We were taking things slowly although we thought it would be long term however DP's Exw found out and told the kids (3 months in). Luckily enough it all worked out (10 years and now DH) but would have preferred to have taken things at our own pace.
So long as children know they are the priority and there will be no change in your relationship with them, I don't see a problem with introducing dating however there should not be a visible (to the children) revolving door at your bedroom for Mum or Dad (what they don't know wont hurt them)..
I'm with you OP- at least wait until it's obvious it's not going to be a 2 date wonder! I was involved in rather lengthy family court proceedings with ex a few years ago and the courts seemed to think 6 months into a relationship was a reasonable time period.
I've always told DS when I am dating. He's 9 now and I've been dating, on and off, for the past year or so. I usually don't volunteer the information but if he asks where I am going or what I have been up to at the weekends when he's with his dad, then I don't lie.
I don't want to hide anything from him and I also don't want to make a big deal of dating. I explained to him that dating is just a way for adults to work out if they want to be boyfriend and girlfriend so he understands that if I go on a date, I'm not immediately in a relationship.
He met my current boyfriend at the weekend. We've been seeing each other for about 3 months and it's serious. I asked DS if he wanted to meet him and he said yes so my boyfriend came for lunch and we did some fun stuff in the afternoon. They probably won't see each other for another month or so now. I'm trying to do a gradual introduction and avoid having my boyfriend staying over multiple nights in the week etc.
I think it does depend on circumstances and the individual child. DS has a really good relationship with his dad who he sees a lot, so he's not lacking or looking for a substitute father figure. I spoke to my ex about DS meeting my boyfriend so he was aware in case DS brought it up.

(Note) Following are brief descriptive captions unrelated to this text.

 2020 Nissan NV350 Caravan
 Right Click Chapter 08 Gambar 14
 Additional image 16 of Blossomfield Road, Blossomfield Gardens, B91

I didn't ask his permission though...DS knows he's my priority and my boyfriend knows this too - he wouldn't be my boyfriend if he didn't!
I do think that the way your ex handled it was insensitive especially as he's not even met this woman yet and it sounds as though your DD didn't really NEED to know. And it was crap of him not to pre warn you. I would just downplay it as much as possible with your DD and hope that your ex is more sensible if things progress!
I introduced my boyfriend after about 4 weeks, super early I know but we just knew it was a long term thing and it is.
I'd dated not very seriously before and DD hadn't met any of them.
I actually think it is better to tell a ten year old (different if they were 3) that you are dating than to do any big introductions following a secret relationship - keeping everything transparent will help to foster trust, and it treats them in a more adult/age-appropriate way (10 year olds will have the concept of dating and that some dates don't work out and occasionally people find someone who lasts a long time). He shouldn't be using her as a listening ear about his actual sex life or wanting emotional support for breakups etc etc, though there is no indication from the OP that he would try to.
TBH, isn't it better for you too if he has an ongoing situation of 'Jessica, this woman I've had a few dates with, you remember me saying?' than being sly and then full-on with 'here is your new mummy, Jessica' out of nowhere in a year? (I kind of feel that someone who has been introduced conceptually from very early on is much less likely to ever be styled as a new mummy, just slid in gradually as 'Dad's gf').